Ryan, omitting mention of Trump Jr.’s Russia meeting, said he would leave it to the “professionals” investigating the matter to “do their jobs.”

But Ryan is a professional — he’s the most senior Republican in Congress — and he isn’t doing his job. At least he isn’t if his job is to protect his party (hurt by association with Trump), his policy agenda (bottled up because of Trump’s troubles) or the institutions of the government he represents.

No doubt Republican leaders and backbenchers alike are afraid — not of Trump but of the 25 percent or so of Americans who support Trump strongly and who also happen to be many of the people who dominate Republican primaries and show up to vote in midterm elections. By the time these voters peel away from Trump, it might be too late to rescue the party, or the country.

Senate Majority Leader Mitch McConnell was no braver. On Tuesday, McConnell, R-Ky., was pressed four times about his confidence in Trump and his thoughts on Trump Jr. Four times, he responded with a variation of the same answer: “What I have a lot of confidence in is the Intelligence Committee handling this whole investigation.”

In the Senate, only a few Republicans have criticized Trump, among them Sen. John McCain of Arizona, who observed to the Weekly Standard that “another shoe drops from the centipede every few days.” In the House, there have been even fewer (although Rep. Lee Zeldin of New York labeled Trump Jr.’s meeting with the Russian “a big no-no”).

Republicans abandoning Trump tend to be those who don’t answer to voters. Congressman-cum-MSNBC host Joe Scarborough told Stephen Colbert on Tuesday that he was quitting the GOP over officials’ refusal to disown Trump. “What have you heard from Republican leaders today?” Scarborough asked. “Nothing. There’s always silence.”

Alas, Scarborough didn’t object to Trump when it could have done the most good, in the early months of the campaign. His show, “Morning Joe,” boosted Trump’s candidacy with chummy coverage and free airtime in the form of friendly call-in interviews. My colleague Erik Wemple wrote at the time that the show veered from “journalism into the friendly confines of a morning social club.” After Trump won the New Hampshire primary, the candidate thanked Scarborough and his colleagues, calling them “supporters,” then “believers.”

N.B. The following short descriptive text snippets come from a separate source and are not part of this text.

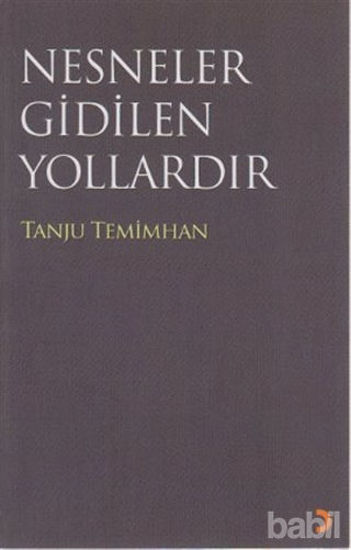 Picture of Nesneler Gidilen Yollardır
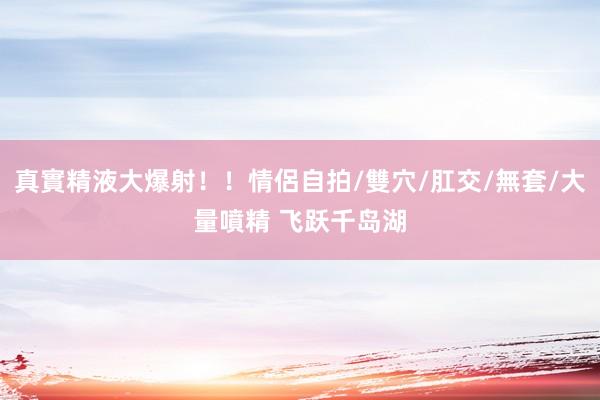 真實精液大爆射！！情侶自拍/雙穴/肛交/無套/大量噴精 飞跃千岛湖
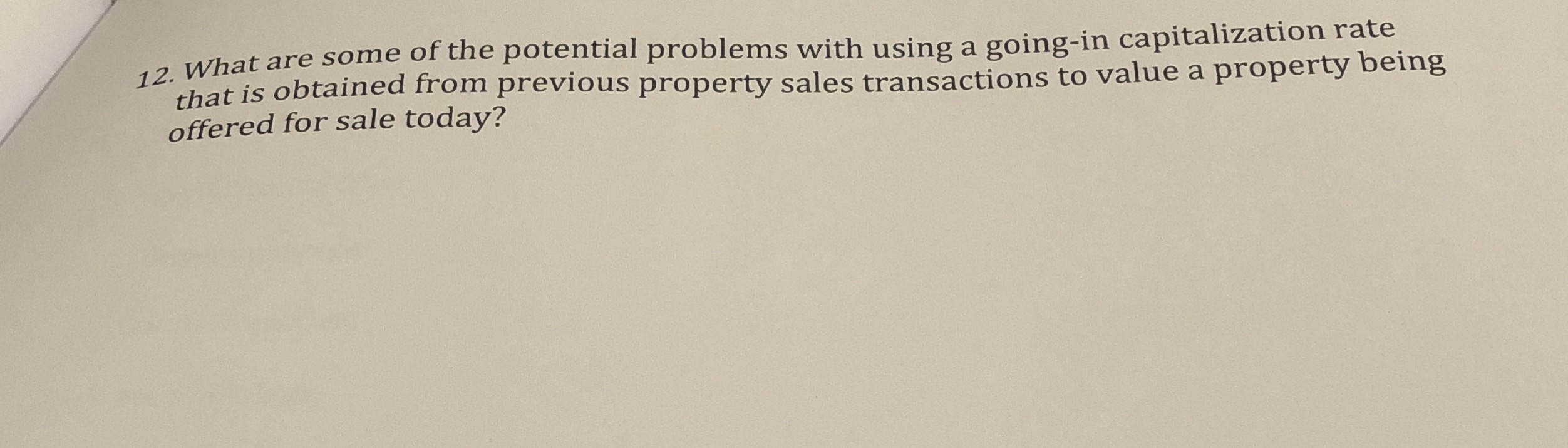  What are some of the potential problems with using a going-in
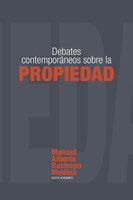Debates contemporáneos sobre la propiedad - Manuel Alberto Restrepo Medina
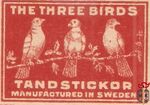 The Three Birds tandstickor manufactured in Sweden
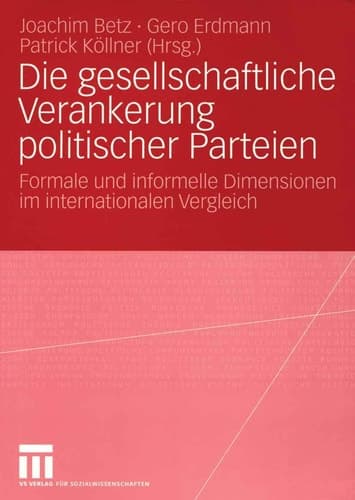 Die gesellschaftliche Verankerung politischer Parteien Formale und informelle Dimensionen im internationalen Vergleich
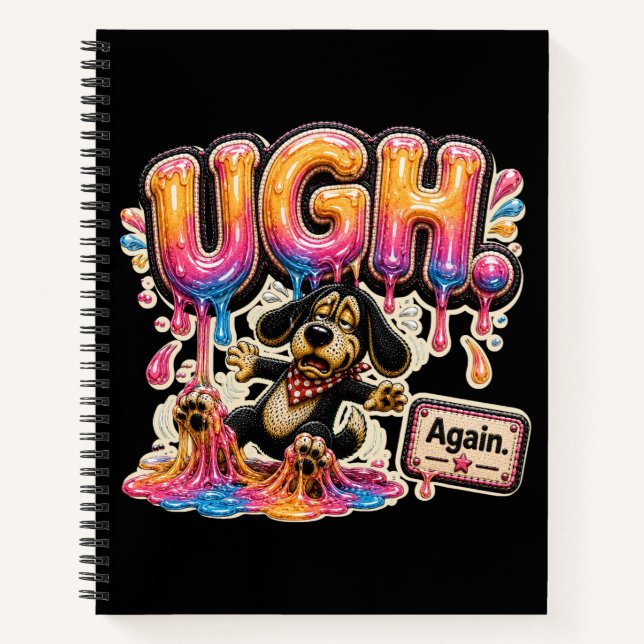 Ugh Again Personalised Funny Sarcastic Notebook (Front)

Democratic leaders remarked Wednesday on the silent majority. If the situation were reversed, Rep. Linda T. Sánchez of California said, “they’d be screaming to the rafters about the need for prosecutions.”

“Firing squads,” added Rep. Joseph Crowley, the House Democratic Caucus chairman from New York. “All we’re hearing right now is crickets.”

Crickets — and a centipede that keeps dropping shoes.